Assessing the strengths
Incorporated as a development financial institution in 1964, Industrial Development Bank of India was converted into a bank in 2004. It was a leading player in the corporate credit space. “If there was someone who commanded as much respect as SBI in any consortium, it was IDBI Bank till 2012,” said a banker who didn’t want to be named.
From home loans to ATM cards, IDBI Bank was ahead of the curve even on the retail side. But, from 2014, the bank fell like ninepins and had to be rescued by LIC in 2018. Interestingly, after LIC taking the promoter’s tag, IDBI Bank became a private bank and post its 2021 fund-raise an associate of the insurer and not a subsidiary any longer. With a loan book of ₹1.34-lakh crore, deposit base of ₹2.22-lakh crore and CASA (current account – savings account) ratio of 54.69 per cent, IDBI Bank’s balance sheet is sizeable. A well-entrenched product portfolio, over 1,890 branches, and the possibility of reducing its gross NPAs further add weight to the bank’s proposition. But is this enough to attract top dollars?
Making exceptions
Incorporated as a company under the Companies Act, IDBI Bank is a low hanging fruit and an easy test case for the government’s aspirational bank privatisation theme.
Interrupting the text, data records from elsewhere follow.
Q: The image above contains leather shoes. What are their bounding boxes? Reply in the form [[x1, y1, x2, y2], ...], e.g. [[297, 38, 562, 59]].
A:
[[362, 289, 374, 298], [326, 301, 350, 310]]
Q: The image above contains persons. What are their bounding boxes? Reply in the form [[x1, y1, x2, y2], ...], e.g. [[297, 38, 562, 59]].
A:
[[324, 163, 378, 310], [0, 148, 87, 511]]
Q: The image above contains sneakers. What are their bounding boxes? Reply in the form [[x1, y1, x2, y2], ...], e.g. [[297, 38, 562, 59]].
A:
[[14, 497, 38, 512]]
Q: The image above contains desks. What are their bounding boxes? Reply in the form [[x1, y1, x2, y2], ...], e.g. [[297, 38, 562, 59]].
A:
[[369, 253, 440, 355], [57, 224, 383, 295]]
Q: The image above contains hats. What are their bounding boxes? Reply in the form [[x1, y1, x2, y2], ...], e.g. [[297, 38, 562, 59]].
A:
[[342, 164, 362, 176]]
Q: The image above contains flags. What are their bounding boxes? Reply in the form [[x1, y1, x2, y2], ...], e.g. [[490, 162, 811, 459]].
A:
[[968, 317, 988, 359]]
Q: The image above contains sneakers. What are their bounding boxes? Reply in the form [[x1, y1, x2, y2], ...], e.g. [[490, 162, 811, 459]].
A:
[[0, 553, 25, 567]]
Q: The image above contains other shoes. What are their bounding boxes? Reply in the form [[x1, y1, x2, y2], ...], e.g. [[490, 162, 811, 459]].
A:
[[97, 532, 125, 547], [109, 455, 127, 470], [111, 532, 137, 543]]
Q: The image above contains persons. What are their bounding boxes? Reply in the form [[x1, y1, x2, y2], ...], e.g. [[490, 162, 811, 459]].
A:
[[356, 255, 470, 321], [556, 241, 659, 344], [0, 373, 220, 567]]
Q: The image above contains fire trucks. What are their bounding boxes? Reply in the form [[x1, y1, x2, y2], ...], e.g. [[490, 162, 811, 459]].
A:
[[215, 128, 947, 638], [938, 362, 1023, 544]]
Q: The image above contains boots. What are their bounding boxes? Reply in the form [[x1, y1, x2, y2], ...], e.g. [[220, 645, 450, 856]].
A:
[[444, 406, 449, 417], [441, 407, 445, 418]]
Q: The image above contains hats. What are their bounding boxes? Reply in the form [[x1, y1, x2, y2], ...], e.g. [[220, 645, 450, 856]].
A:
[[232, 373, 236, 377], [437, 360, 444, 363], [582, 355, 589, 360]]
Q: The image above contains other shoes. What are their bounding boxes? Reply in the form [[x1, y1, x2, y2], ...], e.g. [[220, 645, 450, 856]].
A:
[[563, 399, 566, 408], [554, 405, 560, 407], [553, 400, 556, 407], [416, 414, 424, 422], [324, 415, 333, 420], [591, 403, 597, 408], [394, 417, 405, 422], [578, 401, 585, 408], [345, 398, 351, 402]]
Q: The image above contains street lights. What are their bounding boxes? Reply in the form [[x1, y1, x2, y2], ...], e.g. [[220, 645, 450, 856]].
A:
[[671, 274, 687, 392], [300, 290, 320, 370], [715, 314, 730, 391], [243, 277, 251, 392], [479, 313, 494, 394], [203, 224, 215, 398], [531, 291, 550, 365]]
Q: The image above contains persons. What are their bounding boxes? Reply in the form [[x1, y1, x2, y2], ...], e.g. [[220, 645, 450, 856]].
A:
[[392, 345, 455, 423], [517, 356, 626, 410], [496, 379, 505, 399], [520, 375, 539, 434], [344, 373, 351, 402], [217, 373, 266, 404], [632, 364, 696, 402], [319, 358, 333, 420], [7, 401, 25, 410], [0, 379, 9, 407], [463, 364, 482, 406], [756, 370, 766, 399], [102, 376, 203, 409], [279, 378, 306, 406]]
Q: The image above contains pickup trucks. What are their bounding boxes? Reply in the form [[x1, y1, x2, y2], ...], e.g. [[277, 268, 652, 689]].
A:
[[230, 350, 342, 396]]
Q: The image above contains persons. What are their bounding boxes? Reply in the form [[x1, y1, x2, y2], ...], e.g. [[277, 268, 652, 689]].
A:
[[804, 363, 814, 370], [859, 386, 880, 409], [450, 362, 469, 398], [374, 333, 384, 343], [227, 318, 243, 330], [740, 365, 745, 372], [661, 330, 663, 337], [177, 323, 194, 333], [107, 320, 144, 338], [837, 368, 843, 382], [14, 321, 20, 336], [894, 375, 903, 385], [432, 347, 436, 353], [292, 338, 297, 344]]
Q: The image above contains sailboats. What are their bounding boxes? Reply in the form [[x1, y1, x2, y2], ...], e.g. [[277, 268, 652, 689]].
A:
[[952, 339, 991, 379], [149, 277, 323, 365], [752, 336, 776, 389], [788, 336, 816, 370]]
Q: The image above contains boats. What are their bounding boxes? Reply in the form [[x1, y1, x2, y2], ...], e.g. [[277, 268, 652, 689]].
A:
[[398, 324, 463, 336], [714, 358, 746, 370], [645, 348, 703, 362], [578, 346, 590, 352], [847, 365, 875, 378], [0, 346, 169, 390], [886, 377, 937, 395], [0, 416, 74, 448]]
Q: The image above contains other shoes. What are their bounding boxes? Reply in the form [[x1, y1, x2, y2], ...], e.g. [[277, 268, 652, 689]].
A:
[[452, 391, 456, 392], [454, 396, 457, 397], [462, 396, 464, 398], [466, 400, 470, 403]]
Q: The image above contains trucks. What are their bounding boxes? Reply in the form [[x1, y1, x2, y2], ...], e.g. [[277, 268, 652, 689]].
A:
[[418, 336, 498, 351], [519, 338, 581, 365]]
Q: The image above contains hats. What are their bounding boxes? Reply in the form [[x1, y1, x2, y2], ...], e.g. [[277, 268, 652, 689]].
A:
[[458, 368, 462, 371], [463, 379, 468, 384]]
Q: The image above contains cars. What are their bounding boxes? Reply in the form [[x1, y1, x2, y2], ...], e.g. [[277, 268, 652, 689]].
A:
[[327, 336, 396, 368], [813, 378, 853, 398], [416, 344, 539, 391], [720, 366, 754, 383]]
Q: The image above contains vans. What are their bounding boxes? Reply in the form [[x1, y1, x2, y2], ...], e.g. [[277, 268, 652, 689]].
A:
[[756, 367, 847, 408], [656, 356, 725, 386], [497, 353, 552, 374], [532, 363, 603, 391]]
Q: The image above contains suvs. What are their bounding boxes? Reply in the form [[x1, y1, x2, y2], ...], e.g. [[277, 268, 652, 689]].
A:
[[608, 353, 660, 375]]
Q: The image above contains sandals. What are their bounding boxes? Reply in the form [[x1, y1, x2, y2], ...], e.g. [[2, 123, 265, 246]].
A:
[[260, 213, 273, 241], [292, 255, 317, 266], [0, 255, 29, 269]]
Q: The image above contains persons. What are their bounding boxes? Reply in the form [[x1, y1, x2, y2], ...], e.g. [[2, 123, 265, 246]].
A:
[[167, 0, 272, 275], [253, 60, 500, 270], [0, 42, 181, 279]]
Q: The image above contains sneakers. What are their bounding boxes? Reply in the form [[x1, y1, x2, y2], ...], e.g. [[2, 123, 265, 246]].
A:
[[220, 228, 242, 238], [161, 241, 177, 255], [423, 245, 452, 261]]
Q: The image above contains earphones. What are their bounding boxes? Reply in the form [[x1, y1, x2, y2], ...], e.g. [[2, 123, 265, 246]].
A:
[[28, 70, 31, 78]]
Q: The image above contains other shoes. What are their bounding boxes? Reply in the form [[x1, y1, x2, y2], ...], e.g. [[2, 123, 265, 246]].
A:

But will the other stakeholders – LIC, incoming investor and, more importantly, the RBI – do what it takes to ensure that the process sails through?
Whether YES Bank, Lakshmi Vilas Bank or even PMC Bank, unless the RBI was willing to make the exceptions to safeguard the incoming investors’ interest (such as writing off bonds and/or equity), saving these banks would have been impossible. Investors may need much more in IDBI Bank’s case.
With 49.24 per cent stake, will LIC content being a large shareholder and not a promoter? Will the incoming investor be granted immunity from litigations, especially from the bank’s union and can they have the last word on valuations? If the incoming investor comes in at the market price or less than ₹61 a share – the price that LIC paid – will the latter be okay?
More importantly, how much stake will the RBI permit the investor to hold? At 26 per cent – the threshold for a bank promoter – the deal would make little sense for the new investor. Anything beyond means the RBI may be regularising exceptions, thus setting indisputable precedence.
So, who will draw the line and where it be drawn?